One of the main difficulties for using the SPARQL query language is that you have to be familiar with the ontologies or vocabularies in which the data is modeled for performing a query against an endpoint. A couple of weeks ago Machinalis released a new framework called Quepy, which is able to compose SPARQL queries from natural language. A snapshot with an example can be seen below, where I asked for information about Quentin Tarantino:
The proposal is very simple: you write your query and then you can test it against DBpedia, the most popular dataset in Linked Data. The types of queries supported at the moment are limited (simple statements taken from the most popular vocabularies), but I guess they will improve in the near future.
Quepy aims to fill the gap between users and the technology, which in my opinion is precisely what we should do in order to make people start using semantic technologies.

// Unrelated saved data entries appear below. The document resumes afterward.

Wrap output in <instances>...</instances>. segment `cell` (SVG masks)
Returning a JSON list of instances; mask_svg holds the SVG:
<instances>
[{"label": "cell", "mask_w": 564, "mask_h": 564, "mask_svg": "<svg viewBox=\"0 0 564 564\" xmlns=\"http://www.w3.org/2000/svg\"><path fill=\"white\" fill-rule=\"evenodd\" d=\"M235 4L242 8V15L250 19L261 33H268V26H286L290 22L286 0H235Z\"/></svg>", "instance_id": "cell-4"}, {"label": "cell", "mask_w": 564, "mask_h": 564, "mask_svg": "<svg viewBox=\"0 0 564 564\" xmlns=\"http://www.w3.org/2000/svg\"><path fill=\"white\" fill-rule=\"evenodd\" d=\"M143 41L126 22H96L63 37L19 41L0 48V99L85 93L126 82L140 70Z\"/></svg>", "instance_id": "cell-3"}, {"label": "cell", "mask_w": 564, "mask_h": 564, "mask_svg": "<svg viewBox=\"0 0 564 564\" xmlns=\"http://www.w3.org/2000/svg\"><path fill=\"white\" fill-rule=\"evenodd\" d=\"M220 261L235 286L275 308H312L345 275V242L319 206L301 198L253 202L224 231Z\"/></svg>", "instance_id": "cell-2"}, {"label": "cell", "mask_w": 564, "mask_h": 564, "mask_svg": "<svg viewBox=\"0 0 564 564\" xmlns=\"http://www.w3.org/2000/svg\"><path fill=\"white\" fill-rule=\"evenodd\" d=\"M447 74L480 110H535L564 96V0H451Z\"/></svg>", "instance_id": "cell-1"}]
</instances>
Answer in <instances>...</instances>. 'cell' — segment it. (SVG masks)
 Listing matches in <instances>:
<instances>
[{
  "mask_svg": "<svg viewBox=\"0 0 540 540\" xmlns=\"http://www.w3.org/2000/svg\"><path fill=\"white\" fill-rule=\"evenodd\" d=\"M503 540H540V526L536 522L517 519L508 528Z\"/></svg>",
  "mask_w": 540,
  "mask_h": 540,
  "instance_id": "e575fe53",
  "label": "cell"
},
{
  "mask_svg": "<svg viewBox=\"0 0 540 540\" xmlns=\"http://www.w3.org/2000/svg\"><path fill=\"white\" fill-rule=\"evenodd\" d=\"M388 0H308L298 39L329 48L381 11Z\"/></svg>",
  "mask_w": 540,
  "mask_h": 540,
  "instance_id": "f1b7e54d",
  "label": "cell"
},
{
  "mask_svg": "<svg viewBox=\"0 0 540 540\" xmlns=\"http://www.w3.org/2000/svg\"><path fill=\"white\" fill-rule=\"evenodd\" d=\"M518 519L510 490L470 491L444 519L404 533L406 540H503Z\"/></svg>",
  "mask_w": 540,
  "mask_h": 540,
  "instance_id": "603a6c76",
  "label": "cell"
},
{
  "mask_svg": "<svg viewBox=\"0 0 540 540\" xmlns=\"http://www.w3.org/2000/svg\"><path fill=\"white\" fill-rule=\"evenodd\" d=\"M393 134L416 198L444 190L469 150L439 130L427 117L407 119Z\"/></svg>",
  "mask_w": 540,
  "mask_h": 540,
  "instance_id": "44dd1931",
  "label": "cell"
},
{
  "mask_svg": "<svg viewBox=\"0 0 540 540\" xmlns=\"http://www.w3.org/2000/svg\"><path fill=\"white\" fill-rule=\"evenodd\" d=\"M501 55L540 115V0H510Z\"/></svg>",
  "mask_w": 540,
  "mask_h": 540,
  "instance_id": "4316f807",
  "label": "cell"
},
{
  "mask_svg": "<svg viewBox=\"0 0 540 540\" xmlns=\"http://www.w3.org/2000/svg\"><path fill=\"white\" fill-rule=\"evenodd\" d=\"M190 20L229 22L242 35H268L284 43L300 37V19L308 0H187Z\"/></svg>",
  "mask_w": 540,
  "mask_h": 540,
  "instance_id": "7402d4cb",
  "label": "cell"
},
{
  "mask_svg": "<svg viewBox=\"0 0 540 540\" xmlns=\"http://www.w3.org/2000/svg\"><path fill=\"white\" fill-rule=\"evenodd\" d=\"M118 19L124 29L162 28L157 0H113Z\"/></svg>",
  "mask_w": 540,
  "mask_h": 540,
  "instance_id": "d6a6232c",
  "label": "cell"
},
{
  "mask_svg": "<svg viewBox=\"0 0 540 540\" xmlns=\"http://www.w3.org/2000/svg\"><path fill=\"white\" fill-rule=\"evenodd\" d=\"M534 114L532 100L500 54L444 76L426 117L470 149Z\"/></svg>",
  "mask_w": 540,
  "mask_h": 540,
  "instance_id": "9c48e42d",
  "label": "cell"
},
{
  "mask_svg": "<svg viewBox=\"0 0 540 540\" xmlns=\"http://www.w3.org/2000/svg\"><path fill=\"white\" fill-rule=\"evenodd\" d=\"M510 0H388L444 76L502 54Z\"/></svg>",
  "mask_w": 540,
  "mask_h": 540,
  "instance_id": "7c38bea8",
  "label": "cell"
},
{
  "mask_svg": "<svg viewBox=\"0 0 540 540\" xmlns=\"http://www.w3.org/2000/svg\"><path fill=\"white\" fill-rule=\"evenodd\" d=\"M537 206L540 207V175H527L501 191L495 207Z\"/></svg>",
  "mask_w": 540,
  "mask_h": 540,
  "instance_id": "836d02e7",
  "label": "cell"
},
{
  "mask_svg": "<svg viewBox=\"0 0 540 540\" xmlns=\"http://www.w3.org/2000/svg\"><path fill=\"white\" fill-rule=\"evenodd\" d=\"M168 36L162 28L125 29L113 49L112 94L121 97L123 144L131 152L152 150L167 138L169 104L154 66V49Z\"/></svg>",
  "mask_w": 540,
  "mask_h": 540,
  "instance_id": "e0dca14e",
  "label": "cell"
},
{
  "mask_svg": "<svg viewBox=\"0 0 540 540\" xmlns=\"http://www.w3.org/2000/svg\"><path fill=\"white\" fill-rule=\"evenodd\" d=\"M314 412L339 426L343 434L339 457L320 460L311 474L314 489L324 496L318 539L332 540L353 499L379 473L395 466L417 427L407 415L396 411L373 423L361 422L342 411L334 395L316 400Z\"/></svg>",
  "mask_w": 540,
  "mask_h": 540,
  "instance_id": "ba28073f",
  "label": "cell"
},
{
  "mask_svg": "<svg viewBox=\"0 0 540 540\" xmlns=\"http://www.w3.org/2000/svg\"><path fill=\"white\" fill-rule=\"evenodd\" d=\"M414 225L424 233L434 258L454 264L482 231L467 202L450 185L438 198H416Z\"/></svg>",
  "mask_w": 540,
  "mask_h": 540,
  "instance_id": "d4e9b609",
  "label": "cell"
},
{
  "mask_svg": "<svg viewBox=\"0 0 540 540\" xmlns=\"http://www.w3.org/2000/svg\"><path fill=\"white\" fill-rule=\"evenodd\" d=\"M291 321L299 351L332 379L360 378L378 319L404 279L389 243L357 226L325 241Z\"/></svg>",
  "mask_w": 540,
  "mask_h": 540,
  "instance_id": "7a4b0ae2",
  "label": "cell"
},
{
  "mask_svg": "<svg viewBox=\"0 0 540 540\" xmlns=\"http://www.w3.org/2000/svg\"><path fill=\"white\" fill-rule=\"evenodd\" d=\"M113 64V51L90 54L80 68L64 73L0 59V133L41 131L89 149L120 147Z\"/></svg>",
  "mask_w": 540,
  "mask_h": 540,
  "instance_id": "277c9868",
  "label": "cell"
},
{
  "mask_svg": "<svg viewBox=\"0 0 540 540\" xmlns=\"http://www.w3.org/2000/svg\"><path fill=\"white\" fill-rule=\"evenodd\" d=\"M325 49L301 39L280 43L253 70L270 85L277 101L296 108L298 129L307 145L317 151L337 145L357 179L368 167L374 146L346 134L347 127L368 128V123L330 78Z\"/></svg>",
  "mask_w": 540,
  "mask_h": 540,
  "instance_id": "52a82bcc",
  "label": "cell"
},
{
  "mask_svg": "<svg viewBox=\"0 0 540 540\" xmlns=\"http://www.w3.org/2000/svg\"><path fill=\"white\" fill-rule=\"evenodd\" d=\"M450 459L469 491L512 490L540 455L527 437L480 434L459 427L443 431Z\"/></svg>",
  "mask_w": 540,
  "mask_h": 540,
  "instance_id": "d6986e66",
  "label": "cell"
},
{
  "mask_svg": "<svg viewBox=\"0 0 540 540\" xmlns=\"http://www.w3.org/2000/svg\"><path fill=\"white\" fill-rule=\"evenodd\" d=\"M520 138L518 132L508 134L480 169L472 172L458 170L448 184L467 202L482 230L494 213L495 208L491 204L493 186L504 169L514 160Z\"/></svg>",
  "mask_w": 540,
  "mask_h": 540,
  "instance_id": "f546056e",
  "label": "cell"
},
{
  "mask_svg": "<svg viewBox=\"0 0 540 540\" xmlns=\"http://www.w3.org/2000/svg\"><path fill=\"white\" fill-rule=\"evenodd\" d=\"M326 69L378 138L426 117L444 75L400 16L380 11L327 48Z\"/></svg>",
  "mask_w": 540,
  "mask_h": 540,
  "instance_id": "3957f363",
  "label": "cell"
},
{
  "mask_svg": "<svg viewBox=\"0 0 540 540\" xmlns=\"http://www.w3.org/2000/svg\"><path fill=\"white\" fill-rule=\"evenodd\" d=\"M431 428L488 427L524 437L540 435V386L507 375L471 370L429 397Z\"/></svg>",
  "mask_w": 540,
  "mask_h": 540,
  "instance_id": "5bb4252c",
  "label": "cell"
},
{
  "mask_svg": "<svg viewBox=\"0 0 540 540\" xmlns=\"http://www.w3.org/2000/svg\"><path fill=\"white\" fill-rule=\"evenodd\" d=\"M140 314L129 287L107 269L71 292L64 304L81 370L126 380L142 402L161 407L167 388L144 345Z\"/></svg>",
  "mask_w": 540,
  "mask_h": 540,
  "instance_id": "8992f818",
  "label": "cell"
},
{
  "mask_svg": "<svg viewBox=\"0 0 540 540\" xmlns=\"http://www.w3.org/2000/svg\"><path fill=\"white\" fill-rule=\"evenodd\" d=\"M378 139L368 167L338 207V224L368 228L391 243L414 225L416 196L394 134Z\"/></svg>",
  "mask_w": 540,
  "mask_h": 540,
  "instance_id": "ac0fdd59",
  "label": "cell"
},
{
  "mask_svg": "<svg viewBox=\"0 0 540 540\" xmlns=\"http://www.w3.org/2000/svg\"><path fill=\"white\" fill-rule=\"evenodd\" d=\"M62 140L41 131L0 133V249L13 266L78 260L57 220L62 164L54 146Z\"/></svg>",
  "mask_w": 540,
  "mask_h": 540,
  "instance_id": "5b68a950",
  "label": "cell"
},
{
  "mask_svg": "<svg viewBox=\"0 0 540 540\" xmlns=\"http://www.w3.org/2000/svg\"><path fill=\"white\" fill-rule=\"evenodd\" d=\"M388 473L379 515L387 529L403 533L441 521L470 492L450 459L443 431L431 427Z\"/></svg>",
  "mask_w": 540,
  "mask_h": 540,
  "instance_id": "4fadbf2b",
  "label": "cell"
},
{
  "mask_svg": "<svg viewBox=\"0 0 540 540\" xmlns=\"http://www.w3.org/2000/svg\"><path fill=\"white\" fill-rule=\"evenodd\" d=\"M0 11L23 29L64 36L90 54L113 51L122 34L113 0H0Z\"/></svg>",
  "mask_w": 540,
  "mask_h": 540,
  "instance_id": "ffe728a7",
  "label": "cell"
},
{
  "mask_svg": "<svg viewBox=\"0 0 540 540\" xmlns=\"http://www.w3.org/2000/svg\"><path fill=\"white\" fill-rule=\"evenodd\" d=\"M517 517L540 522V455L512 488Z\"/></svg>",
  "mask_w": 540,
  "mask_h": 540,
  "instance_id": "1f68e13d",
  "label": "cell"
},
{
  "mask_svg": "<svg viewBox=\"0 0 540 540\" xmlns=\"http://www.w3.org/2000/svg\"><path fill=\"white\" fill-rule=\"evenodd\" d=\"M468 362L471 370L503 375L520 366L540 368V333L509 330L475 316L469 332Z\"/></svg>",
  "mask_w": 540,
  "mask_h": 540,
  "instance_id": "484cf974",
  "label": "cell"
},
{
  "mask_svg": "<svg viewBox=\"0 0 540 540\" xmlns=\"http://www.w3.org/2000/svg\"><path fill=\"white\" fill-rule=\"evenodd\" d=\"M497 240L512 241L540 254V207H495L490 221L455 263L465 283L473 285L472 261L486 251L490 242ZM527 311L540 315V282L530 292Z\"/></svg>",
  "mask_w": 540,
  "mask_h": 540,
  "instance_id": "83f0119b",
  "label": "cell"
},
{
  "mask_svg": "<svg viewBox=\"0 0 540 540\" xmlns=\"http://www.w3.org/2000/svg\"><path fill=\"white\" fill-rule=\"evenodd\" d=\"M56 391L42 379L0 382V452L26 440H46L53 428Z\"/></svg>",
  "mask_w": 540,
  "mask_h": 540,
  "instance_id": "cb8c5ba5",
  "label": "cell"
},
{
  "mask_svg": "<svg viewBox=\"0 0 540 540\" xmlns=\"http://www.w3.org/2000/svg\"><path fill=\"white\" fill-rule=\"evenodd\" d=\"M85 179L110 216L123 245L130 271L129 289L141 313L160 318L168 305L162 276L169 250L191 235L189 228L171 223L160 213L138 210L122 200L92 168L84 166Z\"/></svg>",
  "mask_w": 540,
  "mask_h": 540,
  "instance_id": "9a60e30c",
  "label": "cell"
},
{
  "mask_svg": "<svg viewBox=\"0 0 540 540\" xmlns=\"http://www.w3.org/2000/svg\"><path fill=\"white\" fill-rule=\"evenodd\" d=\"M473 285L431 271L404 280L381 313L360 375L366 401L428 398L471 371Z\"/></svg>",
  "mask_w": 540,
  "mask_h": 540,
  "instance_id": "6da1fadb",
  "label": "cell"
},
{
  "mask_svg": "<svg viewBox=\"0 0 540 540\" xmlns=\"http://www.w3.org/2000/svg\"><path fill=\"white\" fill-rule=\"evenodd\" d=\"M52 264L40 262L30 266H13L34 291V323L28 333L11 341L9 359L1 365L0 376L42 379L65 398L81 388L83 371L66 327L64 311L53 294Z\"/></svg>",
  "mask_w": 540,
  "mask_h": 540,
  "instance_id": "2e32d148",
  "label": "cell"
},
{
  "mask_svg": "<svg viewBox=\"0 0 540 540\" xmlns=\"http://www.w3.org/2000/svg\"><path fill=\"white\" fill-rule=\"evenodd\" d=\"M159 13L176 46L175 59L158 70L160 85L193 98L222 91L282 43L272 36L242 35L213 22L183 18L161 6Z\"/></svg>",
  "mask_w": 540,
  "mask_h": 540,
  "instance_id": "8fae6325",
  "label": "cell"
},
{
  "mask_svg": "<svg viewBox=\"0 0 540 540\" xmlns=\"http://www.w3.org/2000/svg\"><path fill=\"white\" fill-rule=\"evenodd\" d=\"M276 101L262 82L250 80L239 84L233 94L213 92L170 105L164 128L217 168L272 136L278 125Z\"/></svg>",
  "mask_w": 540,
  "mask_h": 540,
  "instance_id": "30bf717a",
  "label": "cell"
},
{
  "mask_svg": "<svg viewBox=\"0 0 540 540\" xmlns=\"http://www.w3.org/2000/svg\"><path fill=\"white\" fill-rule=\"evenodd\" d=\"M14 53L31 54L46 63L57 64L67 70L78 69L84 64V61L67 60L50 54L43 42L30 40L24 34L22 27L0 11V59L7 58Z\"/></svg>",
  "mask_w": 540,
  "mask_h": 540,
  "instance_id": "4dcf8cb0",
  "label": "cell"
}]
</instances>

However, the release of the framework generated some discussion in the lists. Some people didn’t find this useful, as they argued that the results obtained from the SPARQL queries generated by Quepy were not as accurate as those obtained by Google or Bing. This is true, although I don’t think it’s fair to compare a new released (and limited) framework with the results of two of the biggest companies in the market. Furthermore, the results depend on the dataset on which the queries are performed. Other datasets might give more accurate results, which is part of the beauty of the approach: you don’t depend on a single dataset.
Quepy is a nice initiative, but much work remains to be done in order to map complex natural language queries to languages like SPARQL. The potential of this kind of tool is clear, as it can provide an exact response to what the user is looking for, contrasting it against several distributed databases instead of independent silos of information (like Bing or Google). In our group some people are researching on this topic as well, by analyzing the most typical patterns performed when querying datasets in Linked Data. Mixing natural language processing and common pattern approaches could improve the amount of queries covered by each system separately.